Bonobos finish up a meal of sugarcane in Wamba, northern DR Congo, the site of the longest running study of bonobos in the wild. By growing sugarcane for these animals, primatologist Takayoshi Kano enticed them out of the forest and won their trust. Kano's pioneering fieldwork revealed much about the bonobo's social life.


          That's why Jef Dupain is setting up a project for the African Wildlife Foundation to organize the transport of crops from the Lomako Forest region to DR Congo's interior markets. “If we can reopen the markets for these people,” says Dupain, “fifty percent of those who stay in the forest and hunt will return to their villages and start working on their plantations again.
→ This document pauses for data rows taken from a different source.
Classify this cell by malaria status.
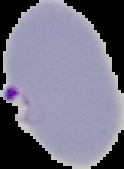
Parasitized.

Segmented cell region on a black background. From a thin blood smear. Image is 124×169 pixels.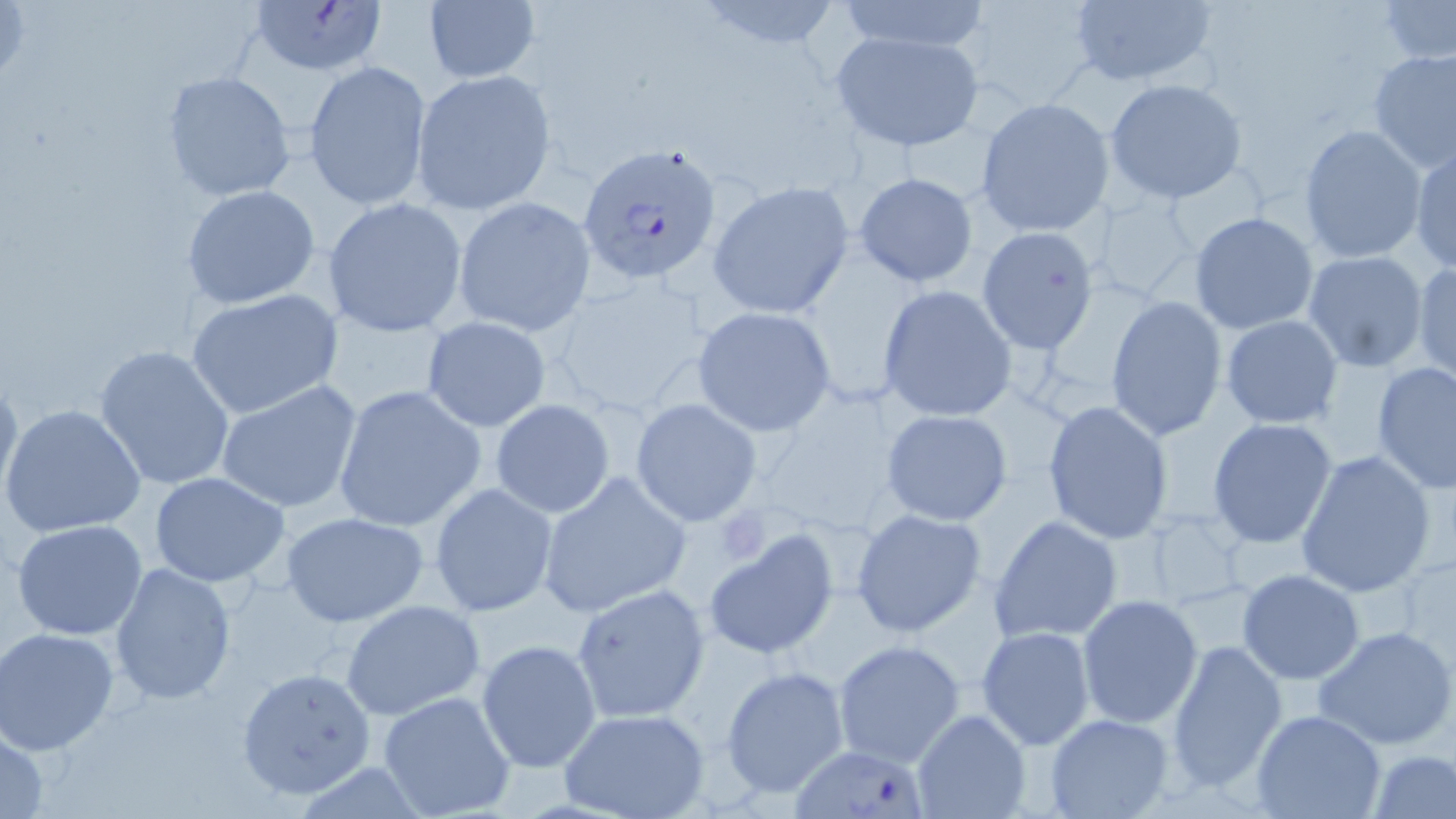
{
  "slide_level_diagnosis": "Plasmodium falciparum",
  "stain": "May-Grünwald-Giemsa",
  "field_of_view": "one of a larger specimen",
  "uninfected_red_blood_cell_locations": "approximate bounding boxes as [x1, y1, x2, y2] in pixels: [693, 0, 847, 55], [836, 0, 993, 55], [1065, 1, 1220, 88], [1377, 1, 1455, 66], [422, 2, 541, 84], [828, 28, 986, 153], [1367, 47, 1456, 172], [304, 59, 433, 211], [412, 69, 556, 212], [162, 71, 295, 201], [1104, 78, 1249, 204], [975, 98, 1114, 237], [1300, 124, 1426, 263], [1410, 143, 1455, 274], [854, 172, 980, 287], [708, 182, 854, 319], [180, 184, 321, 310], [453, 196, 596, 337], [322, 197, 468, 337], [1190, 212, 1319, 335], [976, 227, 1099, 355], [1302, 251, 1429, 373], [1363, 254, 1456, 383], [1412, 259, 1456, 386], [877, 285, 1018, 423], [187, 290, 343, 418], [1106, 294, 1227, 441], [691, 305, 839, 436], [1220, 315, 1345, 429], [421, 316, 550, 431], [94, 344, 235, 490], [1371, 360, 1456, 494], [0, 368, 22, 510], [214, 380, 363, 512], [333, 385, 485, 532], [489, 399, 616, 519], [631, 399, 762, 527], [1043, 399, 1174, 545], [2, 404, 146, 537], [881, 409, 1013, 526], [1207, 417, 1339, 549], [1295, 449, 1437, 599], [150, 472, 294, 589], [537, 473, 691, 618], [430, 482, 560, 617], [851, 508, 987, 638], [280, 511, 428, 627], [990, 515, 1124, 645], [11, 519, 148, 641], [702, 529, 841, 660], [109, 562, 236, 706], [1237, 568, 1365, 683], [571, 583, 711, 723], [1076, 594, 1203, 729], [340, 599, 486, 721], [1312, 625, 1456, 752], [976, 626, 1098, 750], [0, 628, 121, 756], [476, 639, 603, 773], [832, 639, 966, 767], [1166, 639, 1287, 792], [721, 665, 851, 800], [236, 667, 377, 799], [376, 689, 517, 818], [913, 709, 1031, 818], [560, 710, 710, 819], [1251, 710, 1386, 818], [1046, 713, 1174, 819], [1, 723, 50, 818], [1367, 748, 1455, 819]",
  "modality": "light microscopy",
  "image_size": "1456×819 pixels",
  "plasmodium_falciparum_infected_red_blood_cell_locations": "approximate bounding boxes as [x1, y1, x2, y2] in pixels: [246, 0, 387, 77], [577, 140, 724, 289], [790, 744, 944, 819]",
  "magnification": "1000x",
  "preparation": "thin blood film",
  "platelet_locations": "approximate bounding boxes as [x1, y1, x2, y2] in pixels: [716, 510, 774, 564]"
}Name the cell type shown.
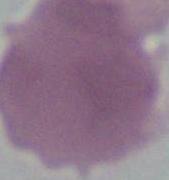

This is an erythrocyte.

Photomicrograph. Captured at 1000x magnification.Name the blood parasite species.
For me, that’s conservation at the moment in Congo.”
          Dupain is also meeting with the Institute Congolo pour le Conservation de la Nature (ICCN), the national agency in charge of protected areas, to establish an official reserve in the Lomako Forest. “We did surveys throughout the landscape and identified specific areas with high potentials for conservation,” says Dupain. The difficulty, as always, is finding sources of funding for the basic infrastructure, such as salaries for park guards and further field surveys to determine the boundaries of bonobo habitats.
          In the most recent survey of the Lomako Forest, in late 2004, Dupain found more bonobos than expected, but with population levels still dangerously low: at pre-2002 levels, or about two individuals per square kilometer. “That means the people are telling the truth,” reasons Dupain. “The villagers killed a lot of animals. Probably they killed some bonobos, too, but they also told us in 2002 that bonobos had left the area to get away from the hunters. It seems that, in the last few years, the people started believing again that we might come back, so they decreased their hunting, and now bonobos are back in the area. This is indeed a very positive surprise.”
          But Dupain’s cautious optimism depends upon the international community’s response to Congo’s humanitarian and natural resource crisis. “We are facing increased hunting pressure and forestry activities [logging] all over the area,” says Dupain. “We also have to worry about the susceptibility of these great apes to diseases that might decimate huge populations in a short time. Bonobo populations are dying out little by little. So its very important for us to come together now."
          Plutarch recounts how a traveler, journeying farther into the realm of the gods than any had before, heard a mysterious voice call out, “When you reach your journey’s end proclaim that the great god Pan is dead.” With Congo’s human population doubling every twenty years, that same voice has been heard today, and the fate of Pan paniscus depends on what is done with the message.